She was a lattice, a structure of order and of logic. A machine made to bind a sleeping beast, which lay beneath a well of coiled intimate emotion. It was a thing of beauty and it became imprinted upon his mind. Yet, she did not lose it, for that control was her anchor, that lattice was her mind. It was her way.

He withdrew his hand and the tapestry of thought--the pattern of consciousness, perhaps even existence--vanished in a flash. Left behind were fear and confusion and perhaps awe or loss. The Presence retreated a step, giving her space. Though he did not breathe, something about him seemed...briefly overwhelmed, before it swiftly became more solid.

Where the veins of power about his lidded eyes had once pulsed black, now they flowed with silver light. His form had shifted, it appeared somehow more regal now. A crown of stars drifted above his head, his shroud billowed out, as if driven by a constant unseen wind. There was a new solidity to him.

He opened his eyes, those endless pits, and gazed upon her form. Knowing it. Knowing her.

Unthreatening, he raised a many-jointed hand and plucked the image of an elf directly from his shroud, drawing it before him. He waited, observing.

Communion’s effects were frightening at first, with the white nothingness leading to think that she had been deceived. Tricked into some kind of prison where her divinity could be drained until she was no more. The lightning hewn from black pitch did not assist her concern over the unfolding events, as she had no perception of the flow of time within this snowy void.

As more colors began to spread across the void she began to relax and trust more in the assurance that she would not be harmed. As the flow of colors and sensations eclipsed Celestine she pondered once again if she had been duped, but those thoughts were set aside as she began to feel similar sensations as to her first moments of individual thought.

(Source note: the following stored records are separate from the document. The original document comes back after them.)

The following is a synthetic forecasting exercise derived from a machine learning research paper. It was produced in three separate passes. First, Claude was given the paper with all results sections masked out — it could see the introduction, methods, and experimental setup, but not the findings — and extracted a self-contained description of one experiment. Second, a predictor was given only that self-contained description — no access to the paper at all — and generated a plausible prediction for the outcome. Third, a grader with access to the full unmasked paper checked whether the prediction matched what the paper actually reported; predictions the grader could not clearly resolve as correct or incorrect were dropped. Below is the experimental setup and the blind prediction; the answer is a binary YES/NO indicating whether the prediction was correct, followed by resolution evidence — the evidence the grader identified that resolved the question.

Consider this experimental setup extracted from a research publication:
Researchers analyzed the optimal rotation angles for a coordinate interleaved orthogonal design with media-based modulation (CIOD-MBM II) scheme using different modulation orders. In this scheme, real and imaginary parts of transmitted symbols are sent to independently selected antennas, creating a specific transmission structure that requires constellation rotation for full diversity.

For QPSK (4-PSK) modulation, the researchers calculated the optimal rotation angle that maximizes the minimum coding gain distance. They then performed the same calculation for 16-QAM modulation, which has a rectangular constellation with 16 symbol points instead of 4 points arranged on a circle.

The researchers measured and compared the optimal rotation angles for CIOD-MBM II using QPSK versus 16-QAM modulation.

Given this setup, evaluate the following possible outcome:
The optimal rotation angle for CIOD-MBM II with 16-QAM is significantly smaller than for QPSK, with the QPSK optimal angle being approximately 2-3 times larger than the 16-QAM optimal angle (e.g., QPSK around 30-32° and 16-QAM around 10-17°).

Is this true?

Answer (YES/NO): NO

This was certainly a strange sensation, as these moments were still relatively fresh within her mind as she hadn’t been parted from the lifeblood for nearly as long as some of the other gods that she had met.

As things shifted once again she began to feel an encroaching presence within her thoughts. Set upon edge once more, Celestine nearly raised her mental defenses to the fullest when she heard a duo of voices begin to speak. Upon hearing the names of this duo, things began to make more sense. The Dreaming God was not merely one mind like she herself was, but two. Now the various displays and oddities began to click together in her head as her understanding grew. As she studied the presences before her, Celestine’s divine senses began to lead her to believe that there were possibly more than two minds within the Dreamer, but anything beyond the voices that she was hearing was simply too nebulous to properly see.

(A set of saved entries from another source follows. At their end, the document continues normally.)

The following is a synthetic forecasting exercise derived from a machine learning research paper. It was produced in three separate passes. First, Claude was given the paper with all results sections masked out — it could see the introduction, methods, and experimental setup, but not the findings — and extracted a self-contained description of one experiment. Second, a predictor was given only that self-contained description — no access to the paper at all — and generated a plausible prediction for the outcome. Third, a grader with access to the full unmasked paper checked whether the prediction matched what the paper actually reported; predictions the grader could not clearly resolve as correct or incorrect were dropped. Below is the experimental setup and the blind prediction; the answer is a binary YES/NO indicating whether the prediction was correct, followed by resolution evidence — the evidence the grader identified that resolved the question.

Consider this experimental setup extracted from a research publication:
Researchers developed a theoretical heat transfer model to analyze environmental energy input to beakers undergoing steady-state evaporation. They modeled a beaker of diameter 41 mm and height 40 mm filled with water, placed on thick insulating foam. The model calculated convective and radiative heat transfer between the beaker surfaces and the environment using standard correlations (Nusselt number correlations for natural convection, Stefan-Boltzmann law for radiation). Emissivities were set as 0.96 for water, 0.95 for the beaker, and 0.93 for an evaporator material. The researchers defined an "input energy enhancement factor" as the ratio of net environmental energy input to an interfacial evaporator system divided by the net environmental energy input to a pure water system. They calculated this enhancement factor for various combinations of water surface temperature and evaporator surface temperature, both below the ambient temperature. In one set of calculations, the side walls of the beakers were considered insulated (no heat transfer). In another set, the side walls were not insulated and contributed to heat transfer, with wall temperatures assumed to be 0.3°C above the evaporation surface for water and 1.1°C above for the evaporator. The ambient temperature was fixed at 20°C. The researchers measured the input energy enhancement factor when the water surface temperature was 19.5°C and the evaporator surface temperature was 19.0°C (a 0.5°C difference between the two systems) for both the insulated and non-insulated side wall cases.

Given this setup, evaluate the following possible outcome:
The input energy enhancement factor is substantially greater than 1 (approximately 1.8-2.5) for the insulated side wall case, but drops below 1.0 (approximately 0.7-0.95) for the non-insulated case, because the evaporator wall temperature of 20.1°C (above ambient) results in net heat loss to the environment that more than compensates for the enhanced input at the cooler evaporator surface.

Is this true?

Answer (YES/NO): NO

A few moments later she was greeted with what seemed to be a projection of the structure of her own mind. Perhaps this had been what the Dreamer had been seeking. To understand just how Celestine’s mind functioned. Given what she saw before her now she rationalized that he had come to understand it. Perhaps this was the ultimate goal of the twin minds of the Dreamer? To figure out how the minds of individually minded gods so that they could unify as one? Celestine figured that it was not her place to know this, and thus dismissed the possibility lest it come to cloud her perception of events in front of her.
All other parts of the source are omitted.